### TRY IT
Reproduce the entries below word for word, starting at the line that contains "Vintage star-shaped Wedgwood" and continuing through the last entry, including both ends.

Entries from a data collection

- - - - -

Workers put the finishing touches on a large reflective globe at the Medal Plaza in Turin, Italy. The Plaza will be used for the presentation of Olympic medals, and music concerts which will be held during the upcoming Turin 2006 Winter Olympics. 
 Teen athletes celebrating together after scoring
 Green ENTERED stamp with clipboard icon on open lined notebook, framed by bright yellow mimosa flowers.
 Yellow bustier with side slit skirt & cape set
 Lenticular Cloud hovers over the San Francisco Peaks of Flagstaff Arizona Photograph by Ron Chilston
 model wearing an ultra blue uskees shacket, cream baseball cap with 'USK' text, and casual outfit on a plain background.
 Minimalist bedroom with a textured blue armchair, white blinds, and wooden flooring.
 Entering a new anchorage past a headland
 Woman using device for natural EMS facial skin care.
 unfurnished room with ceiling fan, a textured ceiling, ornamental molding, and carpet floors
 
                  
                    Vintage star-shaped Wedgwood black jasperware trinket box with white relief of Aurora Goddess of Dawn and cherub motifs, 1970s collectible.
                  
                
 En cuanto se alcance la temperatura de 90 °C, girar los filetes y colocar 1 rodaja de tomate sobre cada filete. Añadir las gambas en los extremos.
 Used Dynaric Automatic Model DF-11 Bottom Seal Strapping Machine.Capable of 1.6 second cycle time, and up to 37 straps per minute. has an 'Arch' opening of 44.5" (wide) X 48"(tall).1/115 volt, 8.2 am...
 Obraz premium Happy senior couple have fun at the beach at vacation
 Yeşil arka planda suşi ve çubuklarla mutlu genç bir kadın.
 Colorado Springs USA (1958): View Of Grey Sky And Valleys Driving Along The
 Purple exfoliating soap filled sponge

- - - - -

### WRITTEN ANSWER
                    Vintage star-shaped Wedgwood black jasperware trinket box with white relief of Aurora Goddess of Dawn and cherub motifs, 1970s collectible.
                  
                
 En cuanto se alcance la temperatura de 90 °C, girar los filetes y colocar 1 rodaja de tomate sobre cada filete. Añadir las gambas en los extremos.
 Used Dynaric Automatic Model DF-11 Bottom Seal Strapping Machine.Capable of 1.6 second cycle time, and up to 37 straps per minute. has an 'Arch' opening of 44.5" (wide) X 48"(tall).1/115 volt, 8.2 am...
 Obraz premium Happy senior couple have fun at the beach at vacation
 Yeşil arka planda suşi ve çubuklarla mutlu genç bir kadın.
 Colorado Springs USA (1958): View Of Grey Sky And Valleys Driving Along The
 Purple exfoliating soap filled sponge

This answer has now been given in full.